Princess Health and Local health care centers in Ky. get $16.5 million in federal grants.Princessiccia

Kentucky recently received $16.5 million in grant for health care centers as part of the Affordable Care Act.

Recipients include Family Health Center Inc. in Louisville ($5 million); Cumberland Family Medical Center in Burkesville ($4.86 million); Grace Community Health Center Inc. in Knox County ($4.33 million); and Big Sandy Health Care Inc. in Prestonsburg ($977,375). The grants were made through a building-capacity program, reports Greg Kocher for the Lexington Herald-Leader.

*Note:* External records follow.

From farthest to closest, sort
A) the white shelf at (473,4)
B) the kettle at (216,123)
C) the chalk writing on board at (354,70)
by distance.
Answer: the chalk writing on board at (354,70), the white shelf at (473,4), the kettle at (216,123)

Grants given under the "immediate facility improvement program" include $425,000 for Mountain Comprehensive Health Corp. in Whitesburg; $380,000 for Family Health Center Inc. in Louisville; $360,863 for Cumberland Family Medical Center in Burkesville; and $216,543 for Big Sandy Health Care in Prestonsburg.

The awards will help serve about 29,475 new patients, states a news release from the U.S. Department of Health and Human Services. Nationwide, $728 million was awarded for renovation and construction projects. (Read more)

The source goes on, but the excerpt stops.